Woodruff explains that tyranny could occur even in democratic Athens:

A popular group of leaders, who could rely on winning votes in the Assembly, would exclude all political interests other than their own from serious discussion.

Woodruff offers these symptoms of tyranny:

* A tyrant is afraid of losing his position, and his decisions are affected by this fear.
* A tyrant tries to rise above the rule of law, though he may give lip service to the law
* A tyrant does not accept criticism.
* A tyrant cannot be called to account for his actions.
* A tyrant does not listen to advice from those who do not curry favor with him, even though they may be his friends.
* A tyrant tries to prevent those who disagree with him from participating in politics.

All of these attributes can occur in the context of a single tyrannical ruler or in the context of a tyrannical majority group. What's important is not the numbers of those involved but their disregard for principles of law and for working in harmony with others.

Woodruff explains why a tyranny of the majority, also known as "mob rule," can be such a problem:

Mob rule is plainly a kind of tyranny; it frightens and excludes and puts the minority under the absolute power of the majority. And the tyranny of the majority kills freedom as dead as any other form of tyranny. It's not freedom if you have to join the majority in order to feel that you are free.

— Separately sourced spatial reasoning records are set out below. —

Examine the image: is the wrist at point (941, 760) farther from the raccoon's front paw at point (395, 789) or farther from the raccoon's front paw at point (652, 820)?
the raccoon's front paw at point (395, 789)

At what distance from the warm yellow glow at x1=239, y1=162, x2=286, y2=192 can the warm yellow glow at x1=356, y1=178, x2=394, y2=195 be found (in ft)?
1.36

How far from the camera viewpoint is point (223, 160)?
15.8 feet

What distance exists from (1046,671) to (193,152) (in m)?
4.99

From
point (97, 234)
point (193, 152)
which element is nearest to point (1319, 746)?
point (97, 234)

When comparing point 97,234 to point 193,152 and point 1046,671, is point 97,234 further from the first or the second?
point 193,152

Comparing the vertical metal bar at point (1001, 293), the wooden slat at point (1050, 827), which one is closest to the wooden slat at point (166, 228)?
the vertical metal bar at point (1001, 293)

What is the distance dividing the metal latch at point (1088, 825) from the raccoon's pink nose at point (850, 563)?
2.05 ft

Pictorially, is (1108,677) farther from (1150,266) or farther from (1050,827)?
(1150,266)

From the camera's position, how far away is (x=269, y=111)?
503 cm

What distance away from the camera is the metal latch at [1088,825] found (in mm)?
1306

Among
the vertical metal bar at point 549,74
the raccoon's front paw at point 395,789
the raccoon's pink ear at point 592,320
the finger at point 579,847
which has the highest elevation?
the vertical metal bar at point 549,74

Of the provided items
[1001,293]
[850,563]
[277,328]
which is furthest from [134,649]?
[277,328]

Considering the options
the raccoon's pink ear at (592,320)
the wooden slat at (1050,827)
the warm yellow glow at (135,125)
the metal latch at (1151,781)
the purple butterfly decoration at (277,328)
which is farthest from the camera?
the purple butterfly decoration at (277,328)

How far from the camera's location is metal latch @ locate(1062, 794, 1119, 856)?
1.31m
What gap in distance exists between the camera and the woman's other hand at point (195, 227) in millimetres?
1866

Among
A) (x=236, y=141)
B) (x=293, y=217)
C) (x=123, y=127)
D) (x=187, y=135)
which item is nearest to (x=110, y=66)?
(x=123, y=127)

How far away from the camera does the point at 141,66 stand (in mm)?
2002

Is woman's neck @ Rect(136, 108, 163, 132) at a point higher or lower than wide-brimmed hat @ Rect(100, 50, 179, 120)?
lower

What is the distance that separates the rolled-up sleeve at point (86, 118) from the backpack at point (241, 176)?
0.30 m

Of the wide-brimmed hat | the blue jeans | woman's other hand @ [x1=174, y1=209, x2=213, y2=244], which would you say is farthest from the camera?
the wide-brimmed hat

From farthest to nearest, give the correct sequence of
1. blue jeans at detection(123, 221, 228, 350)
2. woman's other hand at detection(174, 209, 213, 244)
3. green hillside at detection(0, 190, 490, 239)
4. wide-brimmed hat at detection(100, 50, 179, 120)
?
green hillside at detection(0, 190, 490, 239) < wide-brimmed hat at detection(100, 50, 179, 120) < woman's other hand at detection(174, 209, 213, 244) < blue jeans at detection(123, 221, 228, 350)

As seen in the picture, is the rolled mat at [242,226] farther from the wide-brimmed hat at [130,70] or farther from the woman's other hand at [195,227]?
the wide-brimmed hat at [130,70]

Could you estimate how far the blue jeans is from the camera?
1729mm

Defenders of democracy say that it puts restraints on the power of majorities, primarily the rule of law. If the majority rises above the law, it is playing the part of tyrant. Also, in the interests of harmony, most democracies have devised practical methods of ensuring that the interests of minorities are not trampled.

The effect of rule by a majority party is rarely democratic, whatever ideals the party claims to represent. When majority rule is absolute, as it is in safe voting districts, the party is able to keep many interests and issues out of discussion.

The authors of the Constitution used Athenian democracy as a model, but they were also eager to avoid what they saw as some of the failings of that democracy. One of those was the ability of certain interests groups — including majority parties — to seize power and rule in an absolute, tyrannical manner. Thus the Constitution was crafted to restrict or thwart majority power as much as possible while still remaining democracy.

The filibuster is just such a feature, even though it is part of Senate traditions rather than the Constitutional text. The filibuster is a means for the minority to prevent a majority from doing whatever it wants. The filibuster is a means for a minority (but not a tiny minority — they have to comprise 40% of the Senate, which is not an irrelevant number) to force its interests into the discussion. In order to avoid a filibuster, the majority must learn to work in harmony with the minority — the majority must learn to work with rather than rule over.

That may be one of the most fundamental differences between democracies and tyrannies: in a democracy, groups work with each other; in a tyranny, one group rules over the others. In America today, which is more descriptive of what is happening? Is the Republican party genuinely seeking to work with others or seeking ways to rule over others?

And does anyone really think it matters? Some, like J.E. Heath, don't seem to. Those who agree with his comments will say that it's appropriate for the majority group to rule over others — if you don't get a majority of votes, you don't matter. Is that democracy?

No, it only seems that way to people who don't know what they are talking about. Democracy is not merely the process of voting or "majority rules." The purpose of Paul Woodruff's book is to explain how and why this is so because these are common errors.